__Document text__.
((
Thanks. I'm aware of all of those other alternatives, but the thing is, I'm not trying to answer this broader question:
"What are some options for capturing change events in PostgreSQL?"
Rather, I'm trying to answer a narrower question:
"How does one capture output from pg_recvlogical and pipe it back into the database with psql?"
Best,
David
On Sat, Jan 13, 2024 at 10:29 AM Adrian Klaver <adrian.klaver@xxxxxxxxxxx> wrote:
On 1/12/24 21:23, David Ventimiglia wrote:
> Let me just lay my cards on the table. What I'm really trying to do is
> capture change events with logical decoding and then send them back into
> the database into a database table. To do that, I believe I need to
> process the event records into SQL insert statements somehow. xargs is
> one option. jq is another. My idea was to pipe the pg_recvlogical
> output through a jq transform into psql, but that didn't work (neither
> did earlier experiments with xargs). Redirecting the output to an
> intermediate file via stdout was just an attempt to reduce the problem
> to a simpler problem. I had /thought/ (incorrectly, as it turns out)
> that I was unable even to redirect it to a file, but evidently that's
> not the case. I can redirect it to a file. What I cannot seem to do is
> run it through a jq filter and pipe it back into psql. I can run it
> through a jq filter and redirect it to a file, no problem. But the
> minute I change it to pipe to psql, it ceases to produce the desired result.
>
> I tried illustrating this in this screencast:
>
> https://asciinema.org/a/npzgcTN8DDjUdkaZlVyYJhZ5y
> <https://asciinema.org/a/npzgcTN8DDjUdkaZlVyYJhZ5y>
>
> Perhaps another way to put this is, how /does/ one capture output from
> pg_recvlogical and pipe it back into the database (or if you like, some
> other database) with psql. When I set out to do this I didn't think
> bash pipes and redirection would be the hard part, and yet here I am.
))
__Recorded information__.
((
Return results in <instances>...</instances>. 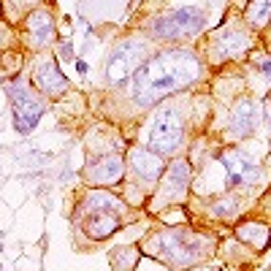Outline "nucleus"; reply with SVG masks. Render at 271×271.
Returning a JSON list of instances; mask_svg holds the SVG:
<instances>
[{
	"label": "nucleus",
	"instance_id": "nucleus-6",
	"mask_svg": "<svg viewBox=\"0 0 271 271\" xmlns=\"http://www.w3.org/2000/svg\"><path fill=\"white\" fill-rule=\"evenodd\" d=\"M149 60V52H147V44L141 41V38H125V41L117 44V49L111 52L109 57V65H106V76L111 84H125L127 79L136 76V71H139L144 62Z\"/></svg>",
	"mask_w": 271,
	"mask_h": 271
},
{
	"label": "nucleus",
	"instance_id": "nucleus-5",
	"mask_svg": "<svg viewBox=\"0 0 271 271\" xmlns=\"http://www.w3.org/2000/svg\"><path fill=\"white\" fill-rule=\"evenodd\" d=\"M206 27V11L198 6H179L174 11L160 14L152 25H149V36L160 38V41H187L195 38Z\"/></svg>",
	"mask_w": 271,
	"mask_h": 271
},
{
	"label": "nucleus",
	"instance_id": "nucleus-18",
	"mask_svg": "<svg viewBox=\"0 0 271 271\" xmlns=\"http://www.w3.org/2000/svg\"><path fill=\"white\" fill-rule=\"evenodd\" d=\"M136 260H139V247H133V244H127L119 252L111 255V263H114L117 271H130L136 266Z\"/></svg>",
	"mask_w": 271,
	"mask_h": 271
},
{
	"label": "nucleus",
	"instance_id": "nucleus-10",
	"mask_svg": "<svg viewBox=\"0 0 271 271\" xmlns=\"http://www.w3.org/2000/svg\"><path fill=\"white\" fill-rule=\"evenodd\" d=\"M187 187H190V163L185 160V157H177L168 171H165V179L160 190H157L155 201L157 206H168V204H182L187 195Z\"/></svg>",
	"mask_w": 271,
	"mask_h": 271
},
{
	"label": "nucleus",
	"instance_id": "nucleus-20",
	"mask_svg": "<svg viewBox=\"0 0 271 271\" xmlns=\"http://www.w3.org/2000/svg\"><path fill=\"white\" fill-rule=\"evenodd\" d=\"M60 57H62V60H74V52H71V44H68V41L60 46Z\"/></svg>",
	"mask_w": 271,
	"mask_h": 271
},
{
	"label": "nucleus",
	"instance_id": "nucleus-11",
	"mask_svg": "<svg viewBox=\"0 0 271 271\" xmlns=\"http://www.w3.org/2000/svg\"><path fill=\"white\" fill-rule=\"evenodd\" d=\"M33 84H36L38 92L52 95V98L68 92V79L60 71L57 60L49 57V54H44V57L36 60V65H33Z\"/></svg>",
	"mask_w": 271,
	"mask_h": 271
},
{
	"label": "nucleus",
	"instance_id": "nucleus-23",
	"mask_svg": "<svg viewBox=\"0 0 271 271\" xmlns=\"http://www.w3.org/2000/svg\"><path fill=\"white\" fill-rule=\"evenodd\" d=\"M0 250H3V244H0Z\"/></svg>",
	"mask_w": 271,
	"mask_h": 271
},
{
	"label": "nucleus",
	"instance_id": "nucleus-14",
	"mask_svg": "<svg viewBox=\"0 0 271 271\" xmlns=\"http://www.w3.org/2000/svg\"><path fill=\"white\" fill-rule=\"evenodd\" d=\"M255 125H258V103L252 98H242L230 109V117H228V133L236 136V139H247Z\"/></svg>",
	"mask_w": 271,
	"mask_h": 271
},
{
	"label": "nucleus",
	"instance_id": "nucleus-3",
	"mask_svg": "<svg viewBox=\"0 0 271 271\" xmlns=\"http://www.w3.org/2000/svg\"><path fill=\"white\" fill-rule=\"evenodd\" d=\"M79 214L84 217V230L87 236L100 242L109 239L111 233H117L122 228V204L119 198L109 195V193H90L79 206Z\"/></svg>",
	"mask_w": 271,
	"mask_h": 271
},
{
	"label": "nucleus",
	"instance_id": "nucleus-15",
	"mask_svg": "<svg viewBox=\"0 0 271 271\" xmlns=\"http://www.w3.org/2000/svg\"><path fill=\"white\" fill-rule=\"evenodd\" d=\"M27 44L33 46V49H46V46L52 44L54 38V19L49 11H33L27 17Z\"/></svg>",
	"mask_w": 271,
	"mask_h": 271
},
{
	"label": "nucleus",
	"instance_id": "nucleus-13",
	"mask_svg": "<svg viewBox=\"0 0 271 271\" xmlns=\"http://www.w3.org/2000/svg\"><path fill=\"white\" fill-rule=\"evenodd\" d=\"M163 168H165V157L155 155L152 149L147 147L130 149V171L141 185H155L163 177Z\"/></svg>",
	"mask_w": 271,
	"mask_h": 271
},
{
	"label": "nucleus",
	"instance_id": "nucleus-16",
	"mask_svg": "<svg viewBox=\"0 0 271 271\" xmlns=\"http://www.w3.org/2000/svg\"><path fill=\"white\" fill-rule=\"evenodd\" d=\"M244 22L255 33H263V30L271 25V0H247Z\"/></svg>",
	"mask_w": 271,
	"mask_h": 271
},
{
	"label": "nucleus",
	"instance_id": "nucleus-12",
	"mask_svg": "<svg viewBox=\"0 0 271 271\" xmlns=\"http://www.w3.org/2000/svg\"><path fill=\"white\" fill-rule=\"evenodd\" d=\"M125 174V160L119 155H103L98 160H90L84 168V179L95 187H109L117 185Z\"/></svg>",
	"mask_w": 271,
	"mask_h": 271
},
{
	"label": "nucleus",
	"instance_id": "nucleus-22",
	"mask_svg": "<svg viewBox=\"0 0 271 271\" xmlns=\"http://www.w3.org/2000/svg\"><path fill=\"white\" fill-rule=\"evenodd\" d=\"M0 268H3V263H0Z\"/></svg>",
	"mask_w": 271,
	"mask_h": 271
},
{
	"label": "nucleus",
	"instance_id": "nucleus-2",
	"mask_svg": "<svg viewBox=\"0 0 271 271\" xmlns=\"http://www.w3.org/2000/svg\"><path fill=\"white\" fill-rule=\"evenodd\" d=\"M155 242H160L163 250H155L157 260L171 263V268H193L195 263L212 255V239L204 233H190V230H165L157 233Z\"/></svg>",
	"mask_w": 271,
	"mask_h": 271
},
{
	"label": "nucleus",
	"instance_id": "nucleus-7",
	"mask_svg": "<svg viewBox=\"0 0 271 271\" xmlns=\"http://www.w3.org/2000/svg\"><path fill=\"white\" fill-rule=\"evenodd\" d=\"M252 33L247 30V22L244 25H225L220 30H214L209 36V54H212V62L220 65V62H228V60H239L244 57L247 52L252 49Z\"/></svg>",
	"mask_w": 271,
	"mask_h": 271
},
{
	"label": "nucleus",
	"instance_id": "nucleus-4",
	"mask_svg": "<svg viewBox=\"0 0 271 271\" xmlns=\"http://www.w3.org/2000/svg\"><path fill=\"white\" fill-rule=\"evenodd\" d=\"M185 117L177 106H163L155 111V117L149 119V130H147V149H152L155 155L168 157L182 147L185 141Z\"/></svg>",
	"mask_w": 271,
	"mask_h": 271
},
{
	"label": "nucleus",
	"instance_id": "nucleus-19",
	"mask_svg": "<svg viewBox=\"0 0 271 271\" xmlns=\"http://www.w3.org/2000/svg\"><path fill=\"white\" fill-rule=\"evenodd\" d=\"M236 212H239V198L236 195H225V198H220V201L212 204V214L217 220H228V217H233Z\"/></svg>",
	"mask_w": 271,
	"mask_h": 271
},
{
	"label": "nucleus",
	"instance_id": "nucleus-17",
	"mask_svg": "<svg viewBox=\"0 0 271 271\" xmlns=\"http://www.w3.org/2000/svg\"><path fill=\"white\" fill-rule=\"evenodd\" d=\"M236 236L242 239V242L255 244V250H266L271 244V228L266 222H242V225L236 228Z\"/></svg>",
	"mask_w": 271,
	"mask_h": 271
},
{
	"label": "nucleus",
	"instance_id": "nucleus-9",
	"mask_svg": "<svg viewBox=\"0 0 271 271\" xmlns=\"http://www.w3.org/2000/svg\"><path fill=\"white\" fill-rule=\"evenodd\" d=\"M217 163L222 165V171H225V182H222L225 190L250 187L263 177L258 160H255L252 155L242 152V149H225V152H220Z\"/></svg>",
	"mask_w": 271,
	"mask_h": 271
},
{
	"label": "nucleus",
	"instance_id": "nucleus-8",
	"mask_svg": "<svg viewBox=\"0 0 271 271\" xmlns=\"http://www.w3.org/2000/svg\"><path fill=\"white\" fill-rule=\"evenodd\" d=\"M6 92H9V100H11V114H14V130L17 133H30L33 127L38 125V119L44 114V103L41 98L30 90L27 84L22 82H14L6 87Z\"/></svg>",
	"mask_w": 271,
	"mask_h": 271
},
{
	"label": "nucleus",
	"instance_id": "nucleus-21",
	"mask_svg": "<svg viewBox=\"0 0 271 271\" xmlns=\"http://www.w3.org/2000/svg\"><path fill=\"white\" fill-rule=\"evenodd\" d=\"M76 71H79V74H87V62L84 60H76Z\"/></svg>",
	"mask_w": 271,
	"mask_h": 271
},
{
	"label": "nucleus",
	"instance_id": "nucleus-1",
	"mask_svg": "<svg viewBox=\"0 0 271 271\" xmlns=\"http://www.w3.org/2000/svg\"><path fill=\"white\" fill-rule=\"evenodd\" d=\"M204 74V62L193 49L177 46L152 54L133 76V100L141 109H149L163 98L193 87Z\"/></svg>",
	"mask_w": 271,
	"mask_h": 271
}]
</instances>
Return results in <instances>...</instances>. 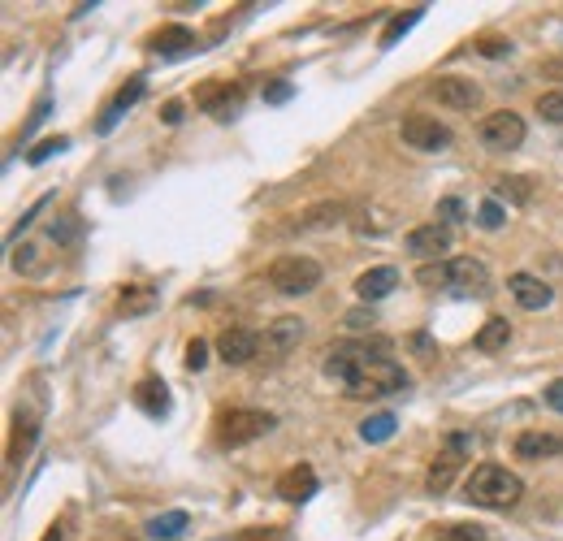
))
__Aim 1__.
Answer the following from the pg_recvlogical email.
(a) Through which tool did David intend to pipe the pg_recvlogical output before sending it into psql?
(b) According to David, what was redirecting the output to an intermediate file meant to accomplish?
(c) On what date did Adrian Klaver write his reply?
__Aim 2__.
Proceed with the pg_recvlogical email from the point at which it ends.
The records were drawn from a separate source.

__Written reply 1__.
(a) jq.
(b) It was an attempt to reduce the problem to a simpler problem.
(c) Saturday, January 13, 2024.

__Written reply 2__.
> Maybe there's some other way, because I'm fresh out of ideas.
This is going to depend a lot on what you define as a change event. Is
that DDL changes or data changes or both?
Some existing solutions that cover the above to a one degree or another:
Event triggers:
https://www.postgresql.org/docs/current/event-triggers.html
PGAudit
https://github.com/pgaudit/pgaudit/blob/master/README.md
Or since you are part of the way there already just using logical
replication entirely:
https://www.postgresql.org/docs/current/logical-replication.html
>
> Best,
> David
>
> On Fri, Jan 12, 2024 at 8:42 PM Juan Rodrigo Alejandro Burgos Mella
> <rodrigoburgosmella@xxxxxxxxx <mailto:rodrigoburgosmella@xxxxxxxxx>> wrote:
>
>
> try use the following syntax (yes, with a 2 before the greater sign)
>
> pg_recvlogical -d postgres --slot test --start -f - 2>> sample.jsonl
>
> Atte
> JRBM
>
> El vie, 12 ene 2024 a las 16:35, David Ventimiglia
> (<davidaventimiglia@xxxxxxxxx <mailto:davidaventimiglia@xxxxxxxxx>>)
> escribió:
>
> Hello! How do I redirect logical decoding output from the
> PostgreSQL CLI tool |pg_recvlogical| either to a file or to
> another command via a pipe? I ask because when I try the
> obvious, no output is recorded or sent:
>
> |pg_recvlogical -d postgres --slot test --start -f - >>
> sample.jsonl |
>
> Lest there be any confusion, I already created the slot in an
> earlier step. Moreover, I can verify that if I omit the output
> redirection |>> sample| then it does work, insofar as it emits
> the expected change events when I perform DML in another
> terminal window. When I include the redirection (or
> alternatively, set up a pipeline), then nothing happens.
>
> Note that I am aware of the option to pass a filename to the -f
> switch to write to a file. That works, but it's not what I'm
> after because it doesn't help update my mental model of how this
> is supposed to work. Based on my current (flawed) mental model
> built up from command line experience with other tools, this
> /should/ work. I should be able to send the output to stdout
> and then redirect it to a file. It surprises me that I cannot.
>
> Anyway, thanks!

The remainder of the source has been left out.